Matty Crompton let out a great sigh, and leaned weakly against the doorpost.
‘I knew it. From the start, I knew it. But I was so afraid—’
‘I can hardly believe—’
‘You must not be over-sanguine. I have no idea of the profit from a successful book—’
‘Nor I. Nor I.’ He paused. ‘I hardly like to mention it to Sir Harald. He is in a very bad way with his own project. He has torn up several sheafs of writing, only yesterday. I feel I have not given him the support he needs—’
‘I understand—’
‘Perhaps, after all, it is not certain enough yet to be revealed? Perhaps we should keep our own counsel a little longer? We have done so well—so far—’
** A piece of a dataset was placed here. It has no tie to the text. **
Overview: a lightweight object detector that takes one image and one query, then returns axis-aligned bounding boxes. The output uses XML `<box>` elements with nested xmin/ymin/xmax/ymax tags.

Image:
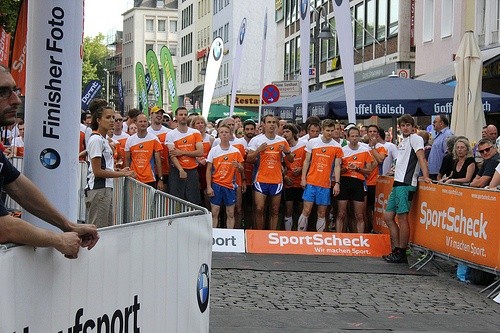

‘I am quite happy to go on as we are. The shock—the surprise, I should say—will be the more complete when we come to reveal what has been in the making—’
There was also, though William could not mention this, the embarrassment, in Alabaster company, of his latest contretemps with Edgar. For he had noticed—it had impinged very slowly, too slowly, on his preoccupied consciousness—that his little beetle-sprite, Amy, was no longer trotting along the corridors with her buckets, no longer creeping out into the paddock on her day off. In fact, he slowly came to see, Amy was no longer there at all. He had asked Miss Crompton if she knew where Amy was, and Miss Crompton replied tersely that she believed Amy had been dismissed. William had not liked to investigate further, but casual questioning of Tom, the gardener’s boy, had produced a sudden outburst, choked off, equally suddenly, by caution.